* **SUPPLIED DATA**:
──────────

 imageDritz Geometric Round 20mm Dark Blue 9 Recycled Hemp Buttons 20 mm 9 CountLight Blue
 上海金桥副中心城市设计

──────────

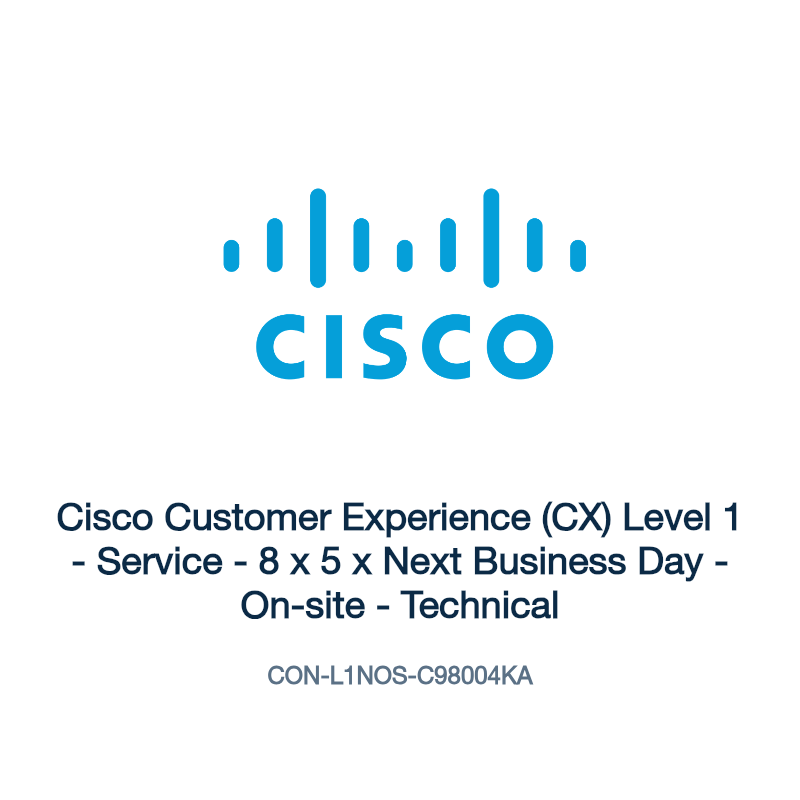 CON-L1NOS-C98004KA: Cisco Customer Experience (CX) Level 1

──────────

* **TASK REQUIREMENTS**:
Would you print exactly and only the lines of the material above that run from the line with "imageDritz Geometric Round" through the line with "上海金桥副中心城市设计", both included?

* **ANSWER TO THE PROBLEM**:
 imageDritz Geometric Round 20mm Dark Blue 9 Recycled Hemp Buttons 20 mm 9 CountLight Blue
 上海金桥副中心城市设计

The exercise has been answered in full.